Measuring Success and Driving Continuous Improvement

Microsoft Groceries launched successfully, representing Microsoft’s first entry into this product category. The features achieved:
- Millions of active users within the first six months post-launch
- 87% net-promoter score based on research feedback with final designs
- Recognition as a “first for Microsoft” in integrating grocery planning and deals discovery into the broader Microsoft ecosystem
Beyond these metrics, the project established patterns for how Microsoft could enter new product categories through strategic integration rather than standalone apps, an approach that influenced subsequent product decisions across the organization.
Expanding to Start Shopping Deals

Following the successful launch of Microsoft Groceries, we integrated the grocery experience into Microsoft’s universal mini-app feed within the Microsoft Start app (previously known as the MSN app), designed to surface shopping-related content and deals.
This expansion required adapting the standalone grocery experience to coexist within a broader shopping ecosystem. I led the design work to bridge Microsoft Groceries and the Start Shopping feed, creating a unified “Deals Hub” mini-app that allowed users to seamlessly navigate between grocery-specific deals and broader shopping opportunities. This integration demonstrated how focused product experiences could scale into Microsoft’s larger platform strategy, creating a cohesive shopping destination rather than isolated features.
Reflection and Growth
This project fundamentally shaped my understanding of the intersection between design, research, and product management. I learned that effective product leadership requires moving fluidly between strategic thinking and tactical execution, between understanding market dynamics and perfecting interaction details.
Looking back, I’ve seen how quickly this landscape shifts. By 2024, Bing began embedding coupon codes directly within search results. Were I to approach this problem space now, I’d frame it entirely differently. Rather than benchmarking against other deals products, I’d analyze how evolving search and AI ecosystems redefine the way users find, compare, and act on savings opportunities.
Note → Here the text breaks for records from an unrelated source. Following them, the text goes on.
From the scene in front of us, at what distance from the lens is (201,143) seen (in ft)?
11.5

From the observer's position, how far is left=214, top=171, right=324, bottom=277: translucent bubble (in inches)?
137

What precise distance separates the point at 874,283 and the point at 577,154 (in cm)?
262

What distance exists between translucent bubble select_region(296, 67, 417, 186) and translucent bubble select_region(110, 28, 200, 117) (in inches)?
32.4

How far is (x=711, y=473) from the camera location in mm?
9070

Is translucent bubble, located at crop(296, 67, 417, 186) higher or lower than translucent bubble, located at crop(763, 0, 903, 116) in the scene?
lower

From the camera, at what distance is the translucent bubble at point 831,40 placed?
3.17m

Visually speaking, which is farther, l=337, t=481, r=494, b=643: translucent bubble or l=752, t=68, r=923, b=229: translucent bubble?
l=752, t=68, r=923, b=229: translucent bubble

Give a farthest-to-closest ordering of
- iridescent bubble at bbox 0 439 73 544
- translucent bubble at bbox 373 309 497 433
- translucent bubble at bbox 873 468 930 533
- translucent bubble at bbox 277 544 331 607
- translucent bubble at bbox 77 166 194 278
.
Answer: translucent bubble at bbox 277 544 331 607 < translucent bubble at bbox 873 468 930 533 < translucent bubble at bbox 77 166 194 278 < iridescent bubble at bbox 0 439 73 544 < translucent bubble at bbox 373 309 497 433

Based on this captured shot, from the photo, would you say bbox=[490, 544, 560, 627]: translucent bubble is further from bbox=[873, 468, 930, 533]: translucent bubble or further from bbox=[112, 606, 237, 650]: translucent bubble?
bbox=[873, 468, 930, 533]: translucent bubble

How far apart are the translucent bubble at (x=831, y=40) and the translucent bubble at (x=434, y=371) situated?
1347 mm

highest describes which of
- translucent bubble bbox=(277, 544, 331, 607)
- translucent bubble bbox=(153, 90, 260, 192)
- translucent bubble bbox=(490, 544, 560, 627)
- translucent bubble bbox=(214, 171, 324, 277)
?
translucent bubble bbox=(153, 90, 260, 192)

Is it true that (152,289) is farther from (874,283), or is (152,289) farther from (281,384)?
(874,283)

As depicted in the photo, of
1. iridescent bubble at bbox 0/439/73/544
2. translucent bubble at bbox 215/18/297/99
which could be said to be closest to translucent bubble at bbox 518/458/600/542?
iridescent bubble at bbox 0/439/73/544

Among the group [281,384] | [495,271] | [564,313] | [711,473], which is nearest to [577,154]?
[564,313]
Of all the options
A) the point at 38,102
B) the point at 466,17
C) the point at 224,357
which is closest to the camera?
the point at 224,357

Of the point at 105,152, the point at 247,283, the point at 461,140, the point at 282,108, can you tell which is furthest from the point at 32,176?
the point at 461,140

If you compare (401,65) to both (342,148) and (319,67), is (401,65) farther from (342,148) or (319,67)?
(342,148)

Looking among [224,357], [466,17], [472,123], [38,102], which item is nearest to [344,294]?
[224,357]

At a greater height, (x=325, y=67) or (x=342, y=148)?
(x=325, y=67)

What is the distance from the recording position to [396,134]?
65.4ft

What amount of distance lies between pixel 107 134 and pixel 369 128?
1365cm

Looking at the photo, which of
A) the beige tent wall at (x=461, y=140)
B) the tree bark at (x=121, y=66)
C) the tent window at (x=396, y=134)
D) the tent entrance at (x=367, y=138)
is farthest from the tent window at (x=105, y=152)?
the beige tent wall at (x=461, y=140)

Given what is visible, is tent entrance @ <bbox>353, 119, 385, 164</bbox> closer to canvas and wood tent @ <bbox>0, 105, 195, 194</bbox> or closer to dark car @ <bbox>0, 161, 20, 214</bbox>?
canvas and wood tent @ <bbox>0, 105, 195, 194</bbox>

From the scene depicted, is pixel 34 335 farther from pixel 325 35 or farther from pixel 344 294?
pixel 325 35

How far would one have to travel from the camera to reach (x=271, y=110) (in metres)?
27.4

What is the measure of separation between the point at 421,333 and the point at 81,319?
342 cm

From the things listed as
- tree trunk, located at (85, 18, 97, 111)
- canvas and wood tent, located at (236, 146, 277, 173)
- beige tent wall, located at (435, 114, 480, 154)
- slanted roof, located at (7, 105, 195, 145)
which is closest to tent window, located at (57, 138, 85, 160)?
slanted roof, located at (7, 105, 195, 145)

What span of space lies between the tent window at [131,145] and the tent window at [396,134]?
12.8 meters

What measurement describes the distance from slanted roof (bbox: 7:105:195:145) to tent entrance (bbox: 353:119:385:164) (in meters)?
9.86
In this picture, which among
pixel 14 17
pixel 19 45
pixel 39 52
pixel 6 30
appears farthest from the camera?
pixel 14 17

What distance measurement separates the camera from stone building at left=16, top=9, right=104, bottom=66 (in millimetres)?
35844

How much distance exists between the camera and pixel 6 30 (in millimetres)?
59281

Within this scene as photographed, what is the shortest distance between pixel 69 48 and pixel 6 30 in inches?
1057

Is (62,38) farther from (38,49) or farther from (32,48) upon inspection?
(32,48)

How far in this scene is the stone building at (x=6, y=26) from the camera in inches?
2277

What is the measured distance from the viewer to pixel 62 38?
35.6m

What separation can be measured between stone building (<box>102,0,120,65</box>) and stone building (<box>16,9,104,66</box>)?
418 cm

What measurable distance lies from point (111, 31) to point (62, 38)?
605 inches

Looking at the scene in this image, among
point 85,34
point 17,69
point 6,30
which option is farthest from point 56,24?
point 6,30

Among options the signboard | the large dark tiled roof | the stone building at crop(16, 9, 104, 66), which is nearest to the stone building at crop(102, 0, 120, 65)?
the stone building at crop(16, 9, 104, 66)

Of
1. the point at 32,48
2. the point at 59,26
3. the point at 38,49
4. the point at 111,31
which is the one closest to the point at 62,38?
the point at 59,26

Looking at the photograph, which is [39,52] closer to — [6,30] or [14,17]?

One aspect I would revisit is acknowledging that these features would require further development post-launch. If I were to redo this project today, I would create component libraries and interaction patterns designed to scale. I would also document the design rationale for key decisions more thoroughly, ensuring that future designers could understand not just what we built, but why we built it that way. This documentation became crucial when the team expanded post-launch and new designers needed to contribute to the features.
Working across disciplines and translating between design, engineering, and business stakeholders reinforced that successful products emerge from collaboration, not individual heroics. My role was often less about having all the answers and more about asking the right questions, facilitating productive discussions, and ensuring decisions were grounded in user needs and business reality.
The skills I developed—conducting research that drives decisions, managing complex roadmaps, leading cross-functional teams, and balancing user needs with business constraints—are the foundation of how I approach product leadership today.
I appreciate the talented Microsoft team that worked on this project, as well as the individuals who provided their time and insights during the research. Their collaboration made these features possible and offered me important lessons on creating products that truly meet people’s needs.